El concepto de «disforia» apareció por primera vez a principios del siglo XX en los textos de los psiquiatras alemanes Emil Kraepelin y Eugen Bleuler para describir estados de ánimo y cambios de comportamiento en pacientes con epilepsia. Kraepelin y Bleuler afirmaron que la disforia era predominante entre lo que llamaron por primera vez «los trastornos psiquiátricos», cuyos síntomas incluía la depresión mezclada con la irritabilidad, el miedo, la ansiedad y los estados de ánimo eufóricos, así como el insomnio y el dolor generalizado.iii


La palabra dysphoria surge de la hibridación del prefijo griego dys, que retira, niega o indica dificultad, y el adjetivo phoros, derivado del verbo pherein: llevar, acarrear, soportar, trasladar -encontramos el mismo verbo en la palabra metáfora-, Pero mientras que la metáfora transporta algo (la significación, el sentido, una imagen) de un lugar a otro, a la disforia le cuesta transportar: lo lleva mal. Próxima al lenguaje de la física de los materiales, la noción de dysphoria señala un problema de carga, una dificultad de resistencia, la imposibilidad de sujetar el peso y transportarlo. Por analogía, para la psiquiatría, la disforia indica un trastorno del ánimo que hace que la vida cotidiana se vuelva inllevable.
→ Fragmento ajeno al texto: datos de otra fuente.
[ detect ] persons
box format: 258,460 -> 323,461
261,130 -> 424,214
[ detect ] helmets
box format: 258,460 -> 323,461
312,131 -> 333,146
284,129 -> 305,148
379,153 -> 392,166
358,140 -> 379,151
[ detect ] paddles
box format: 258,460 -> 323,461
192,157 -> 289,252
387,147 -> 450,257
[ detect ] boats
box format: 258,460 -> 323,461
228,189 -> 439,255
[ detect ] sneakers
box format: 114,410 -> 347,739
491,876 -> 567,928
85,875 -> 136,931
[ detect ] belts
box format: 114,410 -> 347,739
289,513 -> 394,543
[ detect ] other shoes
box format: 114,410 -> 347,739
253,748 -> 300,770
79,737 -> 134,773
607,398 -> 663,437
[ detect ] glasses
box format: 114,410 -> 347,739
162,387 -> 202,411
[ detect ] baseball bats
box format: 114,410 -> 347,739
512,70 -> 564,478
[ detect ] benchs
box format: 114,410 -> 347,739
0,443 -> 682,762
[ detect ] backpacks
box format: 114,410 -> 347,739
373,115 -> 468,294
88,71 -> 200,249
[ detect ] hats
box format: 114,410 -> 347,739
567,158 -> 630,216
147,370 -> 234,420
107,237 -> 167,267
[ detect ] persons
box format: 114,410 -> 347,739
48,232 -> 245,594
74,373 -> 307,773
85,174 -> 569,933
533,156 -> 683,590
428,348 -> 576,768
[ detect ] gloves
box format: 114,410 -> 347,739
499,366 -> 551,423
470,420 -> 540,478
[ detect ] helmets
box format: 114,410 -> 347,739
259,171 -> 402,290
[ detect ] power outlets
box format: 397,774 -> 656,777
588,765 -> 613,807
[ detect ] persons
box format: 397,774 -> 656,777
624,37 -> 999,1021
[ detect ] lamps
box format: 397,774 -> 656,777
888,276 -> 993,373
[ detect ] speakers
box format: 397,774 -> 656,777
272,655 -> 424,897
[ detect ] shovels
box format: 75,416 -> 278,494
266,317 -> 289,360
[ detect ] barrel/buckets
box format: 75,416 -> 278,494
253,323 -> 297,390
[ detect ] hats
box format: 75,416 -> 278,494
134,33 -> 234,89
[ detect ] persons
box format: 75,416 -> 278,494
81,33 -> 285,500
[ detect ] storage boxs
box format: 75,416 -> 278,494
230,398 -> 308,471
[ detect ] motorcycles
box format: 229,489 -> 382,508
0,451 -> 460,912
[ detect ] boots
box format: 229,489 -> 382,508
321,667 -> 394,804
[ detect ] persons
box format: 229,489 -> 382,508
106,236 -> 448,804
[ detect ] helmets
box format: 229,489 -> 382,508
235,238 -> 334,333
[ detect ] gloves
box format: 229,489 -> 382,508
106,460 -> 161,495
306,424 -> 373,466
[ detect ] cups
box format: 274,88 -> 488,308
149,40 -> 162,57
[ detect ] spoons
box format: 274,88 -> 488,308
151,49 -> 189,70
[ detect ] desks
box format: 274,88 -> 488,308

La categoría de «disforia» volvió a aparecer como instrumente clínico a partir de los anos sesenta, remplazando otras «patologías» cuyo diagnóstico y definición habían caído en desuso por la falta de un marco institucional y la escasa eficacia retórica para entender las condiciones a las que pretendían dar nombre; o bien porque las antiguas categorías habían sido contestadas por los propios «enfermos» como formas de opresión y de dominación cultural. La histeria y la melancolía corresponden al primer caso; la transexualidad al segundo. En el caso de la histeria o de la melancolía ambas son sustituidas por la «disforia» como un trastorno caracterizado por emociones desagradables y tristes, por la ansiedad, el estrés, la disociación, la irritabilidad o la inquietud, estando todas ellas en relación directa con la violencia dirigida contra uno mismo, el deseo de muerte y la tentativa de suicidio.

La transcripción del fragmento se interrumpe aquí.